Before my niece left for her college freshman year, she warned my eighth-grade daughter to start applying “way earlier than senior year.” She said someone at the University of North Carolina gave prospective applicants a speech she wished she’d heard in middle school. Can you track down the advice?
Your niece may have been inspired by Erin Breese, senior assistant director of undergraduate admissions at the University of North Carolina at Chapel Hill. She talks with prospective students every day. When she and her colleagues review applications, they look at far more than a student’s record in junior and senior year.
“We understand that students travel many different roads to get to Carolina, and we celebrate the variety of interests, backgrounds and aspirations that they bring with them. The qualities that we seek include intellect, curiosity, creativity, leadership, kindness, courage and diversity,” says Breese.
“At the same time, we seek excellence,” she emphasizes. “We focus first on academic excellence, using a variety of information — courses, grades, test scores, recommendations, essays — to help us assess performance and potential. Successful candidates take at least one course in each of the five core academic disciplines — English, math, social science, lab science and foreign language in each of their four years if they are available at their high school. We pay particular attention to the rigor of each candidate’s course of study. We encourage juniors and seniors, when possible, to take the most difficult programs available at their school. We also encourage them to pursue activities outside the classroom which help them grow as a person.”
Breese advises middle schoolers and high school freshmen and sophomores to stay focused in the classroom. “We tell them to strive for good grades in the most challenging courses available to them — AP, IB, honors, academically gifted courses — in all disciplines. They should also develop good study habits and organizational skills.”
Breese also advises them to invest these years in learning which academic areas and extracurricular activities interest them the most. For example, she encourages teens not to slack off during the summers. “Students should do something to define themselves and their interests. Whether it’s volunteering, summer camps, employment, taking courses, or devoting time to a hobby, they should choose activities that interest them.”
If Breese were to address your daughter’s middle school classmates, she’d tell them:
– Strive for good grades (As and Bs in all courses).

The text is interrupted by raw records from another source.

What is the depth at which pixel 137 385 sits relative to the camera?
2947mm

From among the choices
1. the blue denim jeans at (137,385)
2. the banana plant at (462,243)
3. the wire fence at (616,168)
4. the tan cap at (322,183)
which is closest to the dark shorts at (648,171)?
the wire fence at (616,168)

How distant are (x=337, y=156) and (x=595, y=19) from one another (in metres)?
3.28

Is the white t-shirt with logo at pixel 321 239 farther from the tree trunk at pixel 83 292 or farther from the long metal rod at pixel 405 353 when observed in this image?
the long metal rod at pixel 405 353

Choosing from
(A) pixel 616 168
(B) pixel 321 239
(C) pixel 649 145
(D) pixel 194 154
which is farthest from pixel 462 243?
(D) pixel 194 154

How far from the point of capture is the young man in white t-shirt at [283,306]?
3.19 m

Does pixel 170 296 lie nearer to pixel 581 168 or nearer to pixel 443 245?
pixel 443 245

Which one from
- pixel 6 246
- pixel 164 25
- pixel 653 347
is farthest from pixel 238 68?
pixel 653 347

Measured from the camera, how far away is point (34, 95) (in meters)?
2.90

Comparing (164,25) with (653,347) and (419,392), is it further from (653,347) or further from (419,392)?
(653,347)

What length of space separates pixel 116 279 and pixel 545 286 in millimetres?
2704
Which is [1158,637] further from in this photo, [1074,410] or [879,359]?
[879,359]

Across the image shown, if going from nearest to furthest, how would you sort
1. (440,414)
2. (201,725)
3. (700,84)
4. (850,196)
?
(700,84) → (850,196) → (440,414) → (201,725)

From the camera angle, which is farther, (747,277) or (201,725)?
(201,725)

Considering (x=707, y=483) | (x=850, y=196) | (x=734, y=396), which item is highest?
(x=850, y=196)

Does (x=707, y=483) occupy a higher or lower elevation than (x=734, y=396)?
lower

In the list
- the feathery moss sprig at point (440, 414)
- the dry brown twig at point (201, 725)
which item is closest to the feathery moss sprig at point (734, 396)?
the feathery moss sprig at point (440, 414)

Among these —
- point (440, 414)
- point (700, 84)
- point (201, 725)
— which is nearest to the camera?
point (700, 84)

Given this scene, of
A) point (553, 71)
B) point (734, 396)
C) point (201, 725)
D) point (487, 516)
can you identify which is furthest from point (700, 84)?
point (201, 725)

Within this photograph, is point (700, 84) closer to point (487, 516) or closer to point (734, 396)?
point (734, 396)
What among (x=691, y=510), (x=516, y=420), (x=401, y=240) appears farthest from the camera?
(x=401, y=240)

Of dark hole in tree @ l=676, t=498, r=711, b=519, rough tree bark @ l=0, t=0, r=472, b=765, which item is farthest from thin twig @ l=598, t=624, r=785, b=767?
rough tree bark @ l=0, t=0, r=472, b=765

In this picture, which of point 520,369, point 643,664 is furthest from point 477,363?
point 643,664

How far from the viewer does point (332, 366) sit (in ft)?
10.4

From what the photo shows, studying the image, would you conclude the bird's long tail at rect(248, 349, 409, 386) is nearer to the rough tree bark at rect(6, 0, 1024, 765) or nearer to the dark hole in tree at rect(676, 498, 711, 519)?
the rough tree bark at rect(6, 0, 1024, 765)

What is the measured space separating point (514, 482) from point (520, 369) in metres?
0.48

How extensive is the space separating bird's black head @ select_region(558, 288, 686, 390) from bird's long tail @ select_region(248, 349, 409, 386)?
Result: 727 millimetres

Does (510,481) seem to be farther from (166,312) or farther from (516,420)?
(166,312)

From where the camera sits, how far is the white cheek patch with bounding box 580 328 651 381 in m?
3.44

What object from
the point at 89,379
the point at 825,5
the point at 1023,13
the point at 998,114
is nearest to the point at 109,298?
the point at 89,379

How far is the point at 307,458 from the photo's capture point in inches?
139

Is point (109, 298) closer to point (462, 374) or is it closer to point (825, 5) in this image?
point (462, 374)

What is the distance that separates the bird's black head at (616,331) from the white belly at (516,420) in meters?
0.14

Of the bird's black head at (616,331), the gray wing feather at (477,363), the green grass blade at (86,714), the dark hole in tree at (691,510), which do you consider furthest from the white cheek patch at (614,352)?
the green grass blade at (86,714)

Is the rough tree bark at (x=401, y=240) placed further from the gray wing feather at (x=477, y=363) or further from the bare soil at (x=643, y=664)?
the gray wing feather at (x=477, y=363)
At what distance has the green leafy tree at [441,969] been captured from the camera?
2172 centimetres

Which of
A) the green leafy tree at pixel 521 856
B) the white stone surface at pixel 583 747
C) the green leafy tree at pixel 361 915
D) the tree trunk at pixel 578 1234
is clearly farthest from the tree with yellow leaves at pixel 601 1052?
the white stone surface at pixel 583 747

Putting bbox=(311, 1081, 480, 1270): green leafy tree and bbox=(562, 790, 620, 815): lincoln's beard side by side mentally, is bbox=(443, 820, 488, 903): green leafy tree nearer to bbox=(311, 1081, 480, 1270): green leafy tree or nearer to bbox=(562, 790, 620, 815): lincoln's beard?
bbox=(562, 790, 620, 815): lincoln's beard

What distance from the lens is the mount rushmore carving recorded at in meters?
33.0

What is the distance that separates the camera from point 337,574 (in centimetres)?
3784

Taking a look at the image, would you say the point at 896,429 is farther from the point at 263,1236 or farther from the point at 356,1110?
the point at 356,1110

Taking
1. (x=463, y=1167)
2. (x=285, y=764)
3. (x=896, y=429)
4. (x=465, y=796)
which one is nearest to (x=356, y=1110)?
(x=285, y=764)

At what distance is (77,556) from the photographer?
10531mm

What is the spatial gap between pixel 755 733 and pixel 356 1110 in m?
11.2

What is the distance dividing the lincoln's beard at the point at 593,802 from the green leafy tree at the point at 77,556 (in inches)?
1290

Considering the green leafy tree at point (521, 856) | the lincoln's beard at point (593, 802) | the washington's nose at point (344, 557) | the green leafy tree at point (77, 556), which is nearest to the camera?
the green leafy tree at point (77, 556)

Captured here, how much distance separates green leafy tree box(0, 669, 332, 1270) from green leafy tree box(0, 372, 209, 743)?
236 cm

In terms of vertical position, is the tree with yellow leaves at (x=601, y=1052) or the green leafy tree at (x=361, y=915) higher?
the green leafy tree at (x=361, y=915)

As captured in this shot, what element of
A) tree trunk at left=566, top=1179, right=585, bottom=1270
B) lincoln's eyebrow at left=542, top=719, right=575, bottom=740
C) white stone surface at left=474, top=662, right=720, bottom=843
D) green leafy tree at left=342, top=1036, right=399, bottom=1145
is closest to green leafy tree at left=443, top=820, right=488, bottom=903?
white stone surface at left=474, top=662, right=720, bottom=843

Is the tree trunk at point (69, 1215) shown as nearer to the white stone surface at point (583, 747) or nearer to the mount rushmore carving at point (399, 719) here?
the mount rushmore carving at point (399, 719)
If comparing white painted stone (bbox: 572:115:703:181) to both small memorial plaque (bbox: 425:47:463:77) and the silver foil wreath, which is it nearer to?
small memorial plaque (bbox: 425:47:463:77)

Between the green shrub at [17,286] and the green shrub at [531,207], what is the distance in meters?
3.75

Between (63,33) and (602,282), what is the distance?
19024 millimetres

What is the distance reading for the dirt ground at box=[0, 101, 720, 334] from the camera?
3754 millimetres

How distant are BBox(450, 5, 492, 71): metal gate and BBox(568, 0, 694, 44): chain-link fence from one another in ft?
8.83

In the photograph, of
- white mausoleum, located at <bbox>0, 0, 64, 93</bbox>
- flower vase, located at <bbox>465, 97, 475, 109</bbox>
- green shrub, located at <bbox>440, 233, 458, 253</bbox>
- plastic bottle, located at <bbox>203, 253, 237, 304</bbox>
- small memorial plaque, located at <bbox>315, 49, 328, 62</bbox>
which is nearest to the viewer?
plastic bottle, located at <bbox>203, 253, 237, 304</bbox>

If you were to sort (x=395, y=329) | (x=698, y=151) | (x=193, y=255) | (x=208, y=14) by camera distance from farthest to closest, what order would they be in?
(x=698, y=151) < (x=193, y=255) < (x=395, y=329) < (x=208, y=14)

– Take challenging classes (algebra 1, geometry or other advanced math; advanced science; academically gifted courses, etc.) Try taking a few courses over summers, as well.
– Develop good study habits and organizational skills. These will stay with you throughout high school.
– Find your passion. Spend time figuring out which academic areas and extracurricular activities interest you the most. If possible, take advantage of your breaks from school to take classes, trips or go to special-interest camps.
– Improve your reading, writing, and math skills. This will help you do well in high school courses and on your SAT or ACT. “Find your voice as a writer,” suggests Breese. “This effort will show up in that important college essay, which help reviewers understand your thoughts and feelings.”
Breese invites your daughter to go to www.admissions.unc.edu and select the “MyUNC” on the scroll-down menu for “Prospective Students” and create her own personal account. “Visiting MyUNC will help her stay informed about what’s happening at Carolina, keep in touch with us, and even if she doesn’t apply here, give her a concrete way to stay focused on the goal of college of few years from now,” notes Breese.